É importante que se tenha políticas públicas para cada setor, e o que está acontecendo no Iphan é reflexo da extinção do Ministério da Cultura. Não temos mais uma política pública específica para o setor. O governo Bolsonaro retirou da mesa de decisões a pasta da Cultura, ele não se interessa por essa questão. Portanto, há essa fragilização institucional, o avanço de interesses subalternos e o desmoronamento de uma política construída ao longo de 82 anos. Com o Ministério da Cultura deixando de existir, toda essa área fica descoberta. E isso não acontece só no Iphan, outros setores da cultura estão na linha de tiro.

Quais são os maiores desafios, no Brasil e em Minas, para se implementar uma política de preservação patrimonial eficiente?

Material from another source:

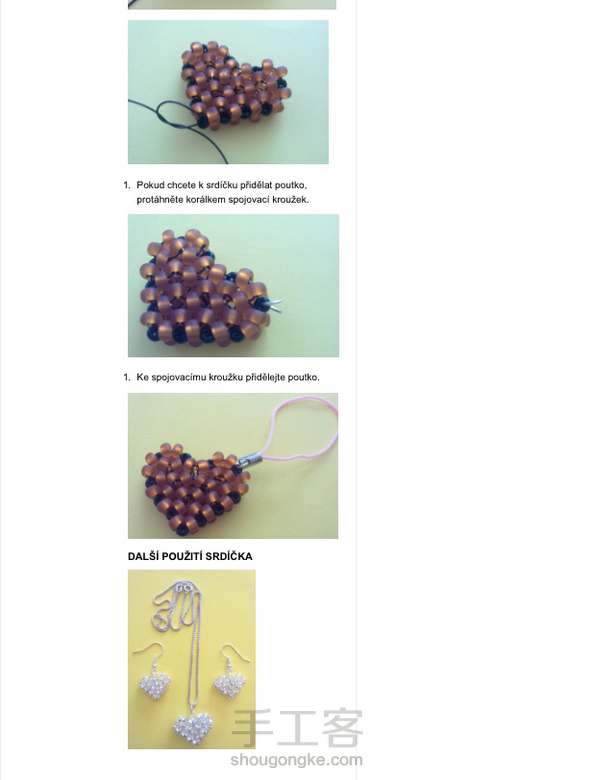 1. Pokud chcete k srdíčku přidělat poutko, protáhněte korálkem spojovací kroužek.

1. Ke spojovacímu kroužku přidělejte poutko.

DALŠÍ POUŽITÍ SRDÍČKA

手工客
shougongke.com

Temos quadros importantes e qualificados no Iepha, no Iphan, temos servidores preparados, instituições auxiliares, técnicos especialmente preparados para essa tarefa. O grande problema, muitas vezes, nem é somente o dinheiro. Se você tem uma boa equipe, pode articular programas, incentivar que a própria comunidade participe. São questões pequenas que carecem de uma base. As instituições têm que ser fortalecidas. No governo Pimentel, a secretaria (de Cultura) conseguiu dar respostas positivas. A questão não é só financeira, é estratégica. Tem que ter envolvimento de todas as partes que possam, efetivamente, contribuir para a prática pública. 

Os governos estão preparados para lidar com a questão da memória e do patrimônio sem deixar que rivalidades políticas influenciem as decisões?

Depende de cada governo, da linha do governo. O Estado está muito bem aparelhado, a Constituição tem detalhes preciosos, define tudo que tem de ser feito acerca do tombamento, do acautelamento, da preservação. Temos uma legislação maravilhosa, que regulamenta o funcionamento do Iphan, temos o Ministério Público, que é a linha auxiliar do instituto. Sempre houve um grande reconhecimento da autoridade do Iphan, mas agora estamos vivendo um governo de exceção. Há toda uma operação de agressão à cultura, à memória nacional, à identidade. Há um processo de bombardeio sobre o campo da cultura, mas todos nós vamos reagir a isso.